Surfing hither and thither, I see that the prospect of the Republicans somehow dumping Trump is a trending topic. It seems there are two scenarios. In one Trump, sufficiently in touch with reality to see the approaching train wreck, drops out himself in order to avoid a humiliating defeat. (Real men don't lose to bitches.) He would drum up some excuse, perhaps about how everything is in some undefined way "rigged" against him. In the other scenario, some Big Boy Republicans manage to give the boot to Trump, in order to spare the party from an electoral disaster in November.
Once Trump's out, I don't know who would be next: some people think Pence, others Cruz . . . the process by which someone would be selected is opaque.
I doubt either scenario will play out, though I can see why some think it's possible. Among that subset of Americans who listen to talk radio or record Morning Joe to watch in the evening, either fast forwarding through the commercials or using the breaks to check in at RealClearPolitics.com, this is the season for hyperventilating over every new poll and news nugget. I'm saying there's a lot of overreacting as well as overactive imagining. It takes a lot of fortitude for us members of the overwrought population to tell ourselves that the political equivalent of the Normandy landing is not going to happen tomorrow, or the day after, and that the wildest events will likely subside into a result within a standard deviation of the mean: Trump winning the red states, Clinton the blue and (we can hope) Arizona and North Carolina as well as all of the purplish gray ones. What I'm saying is that it looks bad for the Republicans, but it's probably not as bad as it looks this morning.

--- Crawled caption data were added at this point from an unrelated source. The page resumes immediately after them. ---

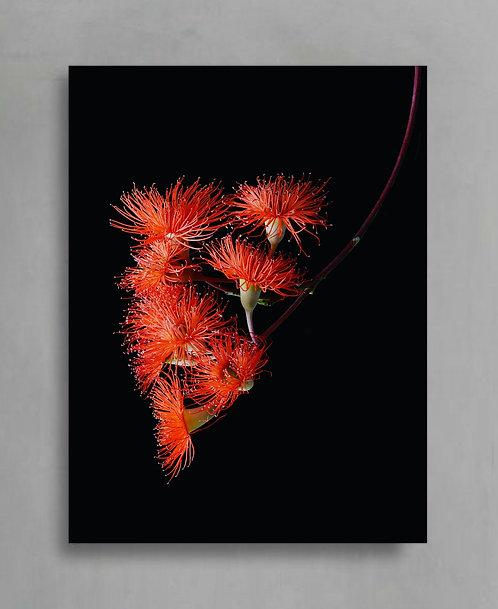 orange flowering gum australian native plant print therandomimage.com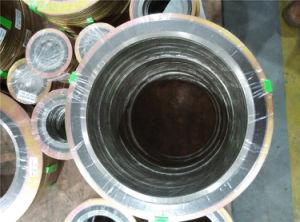 De spiraalvormige Pakkingen van de Wond met Binnen BuitenRing (ASME B16.20)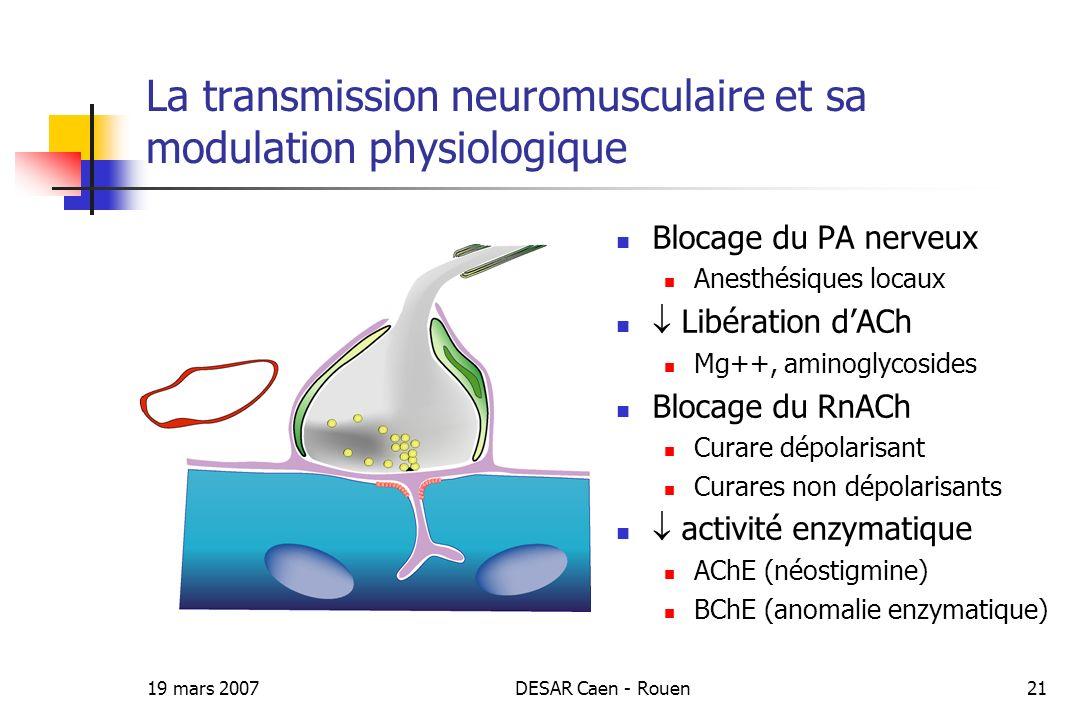 19 mars 2007DESAR Caen - Rouen21 La transmission neuromusculaire et sa modulation physiologique Blocage du PA nerveux Anesthésiques locaux Libération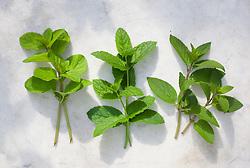 Mentha x piperita f. citrata - Eau de cologne mint, Mentha spicata 'Moroccan Mint' - Moroccan mint, Mentha x piperita f. citrata 'Chocolate' - Chocolate peppermint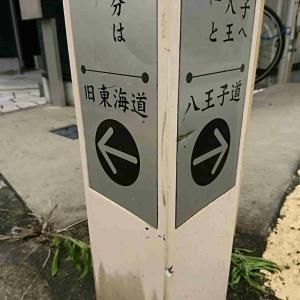 神奈川往還てくてく歩き 01③【~松原商店街~芝生の追分】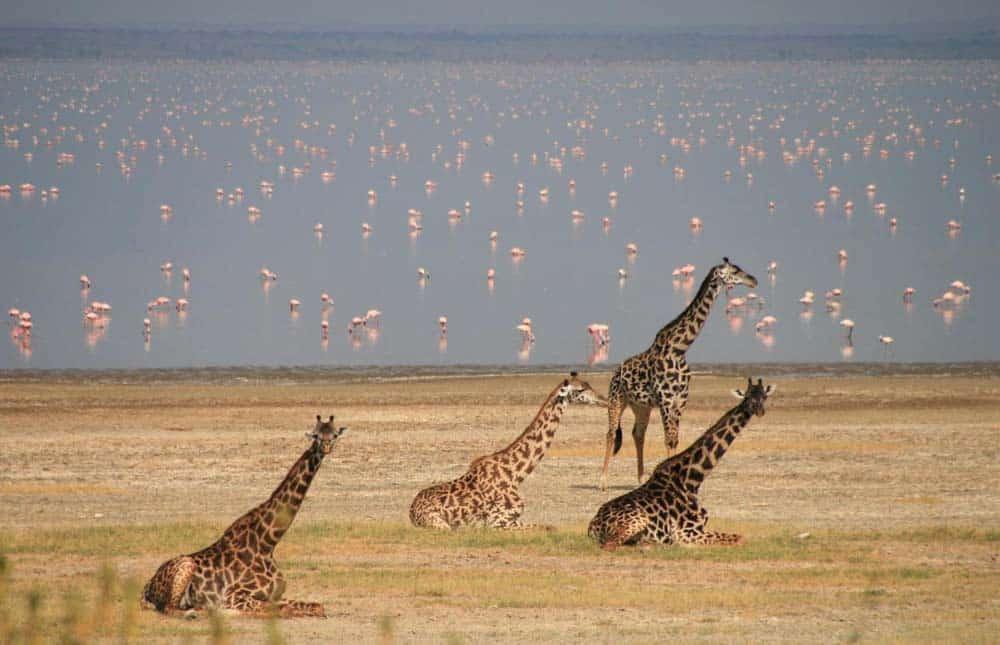 2-Best-of-tanzania-lodge-safari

If, however, I was on a debate team and assigned to argue the other side, I'd point out that a central point of Trump's campaign has been that he's a "winner," as compared to his opponents, who are "stupid people," "losers," and that America will "win again" if it elects him because (staying on point) he is a "winner" who will "make America great again." Consequently, the whole point of Trump's candidacy recedes as he begins to look more and more like a loser, and there is a real chance that the bottom drops out entirely. During the Republican primary season, he was always crowing about "the polls," which showed him winning, which proved he was a "winner," and there is nothing people who are losing love more than hooking up with a winner. It's dangerous for him to talk about polls these days, however. Earlier this week Kelly Ayotte, the vulnerable Republican incumbent senator from New Hampshire, criticized Trump's deplorable statements about the Muslim soldier killed in action in Iraq in 2004. In predictable Trumpean fashion, he retorted that Ayotte was "weak" and that he was doing better than she in polls of New Hampshire voters. As if on cue, a new
poll came out a day or two later showing Ayotte trailing her Democratic challenger by ten points--and Trump trailing Clinton in the state by fifteen.
For Republicans, the nightmare scenario is that their down-ballot candidates run ahead of Trump and still lose. If that result looks like it's coming around the bend, maybe something more eye-opening than an intervention will occur.